There are welcome templates. If you learn about a newbie from their ignorance of policy, then make sure they get the pillars or something besides the specific piece they are ignoring.
On Tue, Dec 16, 2008 at 8:54 PM, Carl Beckhorn cbeckhorn@fastmail.fm wrote:
On Tue, Dec 16, 2008 at 08:50:28PM -0500, Jonathan Hughes wrote:
Of course some people will complain that it's too technical, but that's an issue to take up at WP:PEREN.

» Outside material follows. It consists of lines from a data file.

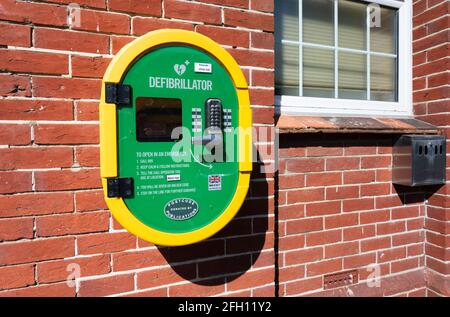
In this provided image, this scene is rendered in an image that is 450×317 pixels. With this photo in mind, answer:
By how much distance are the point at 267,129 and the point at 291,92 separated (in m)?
0.61

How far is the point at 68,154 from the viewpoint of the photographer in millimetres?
1540

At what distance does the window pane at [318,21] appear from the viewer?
2.46 m

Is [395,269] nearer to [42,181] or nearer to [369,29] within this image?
[369,29]

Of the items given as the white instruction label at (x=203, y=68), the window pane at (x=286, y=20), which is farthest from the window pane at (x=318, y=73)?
the white instruction label at (x=203, y=68)

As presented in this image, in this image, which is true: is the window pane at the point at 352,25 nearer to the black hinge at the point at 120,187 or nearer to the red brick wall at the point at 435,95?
the red brick wall at the point at 435,95

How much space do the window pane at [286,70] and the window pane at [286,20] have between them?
8 cm

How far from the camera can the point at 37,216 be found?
1502 mm

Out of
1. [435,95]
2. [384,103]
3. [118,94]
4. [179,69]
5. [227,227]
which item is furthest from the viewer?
[384,103]

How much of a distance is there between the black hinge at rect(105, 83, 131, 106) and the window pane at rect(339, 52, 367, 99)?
1.75 metres

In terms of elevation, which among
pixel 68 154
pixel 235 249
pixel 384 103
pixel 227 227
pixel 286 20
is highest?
pixel 286 20

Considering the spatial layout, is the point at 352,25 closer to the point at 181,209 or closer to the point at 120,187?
the point at 181,209

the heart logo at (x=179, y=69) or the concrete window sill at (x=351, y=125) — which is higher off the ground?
the heart logo at (x=179, y=69)

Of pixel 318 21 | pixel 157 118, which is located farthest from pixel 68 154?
pixel 318 21

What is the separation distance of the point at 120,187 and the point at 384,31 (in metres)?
2.48
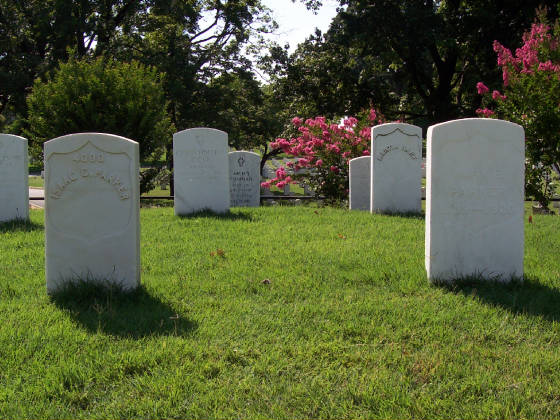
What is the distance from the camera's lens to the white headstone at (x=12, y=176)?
834 centimetres

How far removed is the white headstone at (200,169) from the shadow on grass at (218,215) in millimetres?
155

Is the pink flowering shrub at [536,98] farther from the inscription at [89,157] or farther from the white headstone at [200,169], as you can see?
the inscription at [89,157]

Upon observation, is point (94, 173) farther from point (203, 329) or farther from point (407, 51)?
point (407, 51)

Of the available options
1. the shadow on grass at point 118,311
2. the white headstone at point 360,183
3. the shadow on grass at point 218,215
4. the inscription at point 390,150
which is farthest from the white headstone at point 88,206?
the white headstone at point 360,183

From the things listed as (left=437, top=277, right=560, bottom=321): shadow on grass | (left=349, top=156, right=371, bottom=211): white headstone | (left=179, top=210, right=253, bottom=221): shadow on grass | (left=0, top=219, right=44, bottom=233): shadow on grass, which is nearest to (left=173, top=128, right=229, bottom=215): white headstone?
(left=179, top=210, right=253, bottom=221): shadow on grass

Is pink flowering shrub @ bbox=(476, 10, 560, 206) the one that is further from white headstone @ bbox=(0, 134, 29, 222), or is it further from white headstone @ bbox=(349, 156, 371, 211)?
white headstone @ bbox=(0, 134, 29, 222)

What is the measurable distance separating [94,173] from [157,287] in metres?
1.08

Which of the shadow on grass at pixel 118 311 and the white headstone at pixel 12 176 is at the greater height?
the white headstone at pixel 12 176

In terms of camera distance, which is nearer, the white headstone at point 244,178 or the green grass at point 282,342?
the green grass at point 282,342

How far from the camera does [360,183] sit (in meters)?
11.1

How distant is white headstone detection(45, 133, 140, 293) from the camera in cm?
423

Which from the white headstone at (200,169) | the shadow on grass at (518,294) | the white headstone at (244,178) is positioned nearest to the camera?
the shadow on grass at (518,294)

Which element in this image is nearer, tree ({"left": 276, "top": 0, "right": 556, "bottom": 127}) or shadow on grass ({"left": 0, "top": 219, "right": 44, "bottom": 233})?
shadow on grass ({"left": 0, "top": 219, "right": 44, "bottom": 233})

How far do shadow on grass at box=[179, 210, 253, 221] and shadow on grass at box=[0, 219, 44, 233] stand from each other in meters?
2.26
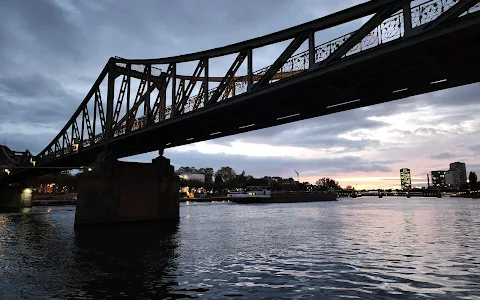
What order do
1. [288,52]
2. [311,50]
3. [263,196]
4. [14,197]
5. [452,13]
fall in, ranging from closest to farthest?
1. [452,13]
2. [311,50]
3. [288,52]
4. [14,197]
5. [263,196]

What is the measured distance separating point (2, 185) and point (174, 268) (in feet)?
340

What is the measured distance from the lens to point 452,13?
53.6 ft

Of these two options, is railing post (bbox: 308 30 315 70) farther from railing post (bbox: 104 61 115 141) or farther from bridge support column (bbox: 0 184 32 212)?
bridge support column (bbox: 0 184 32 212)

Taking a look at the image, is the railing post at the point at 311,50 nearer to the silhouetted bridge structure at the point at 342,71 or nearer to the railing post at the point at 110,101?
the silhouetted bridge structure at the point at 342,71

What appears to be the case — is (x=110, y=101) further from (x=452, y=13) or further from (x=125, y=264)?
(x=452, y=13)

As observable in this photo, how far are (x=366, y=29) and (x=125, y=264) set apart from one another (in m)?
18.2

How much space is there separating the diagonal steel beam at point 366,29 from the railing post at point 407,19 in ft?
0.96

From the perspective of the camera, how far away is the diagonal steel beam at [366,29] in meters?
18.7

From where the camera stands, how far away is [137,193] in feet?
159

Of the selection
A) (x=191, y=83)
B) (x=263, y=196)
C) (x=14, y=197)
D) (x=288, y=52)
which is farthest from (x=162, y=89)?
(x=263, y=196)

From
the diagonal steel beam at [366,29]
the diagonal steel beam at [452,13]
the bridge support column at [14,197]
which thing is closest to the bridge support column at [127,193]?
the diagonal steel beam at [366,29]

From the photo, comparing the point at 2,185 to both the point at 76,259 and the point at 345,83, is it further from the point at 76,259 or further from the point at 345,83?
the point at 345,83

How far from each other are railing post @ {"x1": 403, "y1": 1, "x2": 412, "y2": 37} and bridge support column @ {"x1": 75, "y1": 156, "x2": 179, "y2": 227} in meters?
37.7

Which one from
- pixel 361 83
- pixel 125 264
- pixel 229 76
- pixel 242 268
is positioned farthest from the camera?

I'd imagine a simple solution would be to ask if the authors can tone down the technical language a bit. Something along the lines of "we layman be not learned enough to understand".
Yes, that's a reasonable suggestion.
The debate about "too technical" has been going on for years and will not stop anytime soon. The question on the other side is, "if you don't already know what these basic terms mean, how can you understand what's being said in this article?".
If the authors just remember to link all the technical terms that may be unfamiliar, that would be a good start. Also, keeping the lede as untechnical as possible is a good practice. Even if someone cannot read the rest of the article, a good lede conveys the basic points as a sort of micro-article.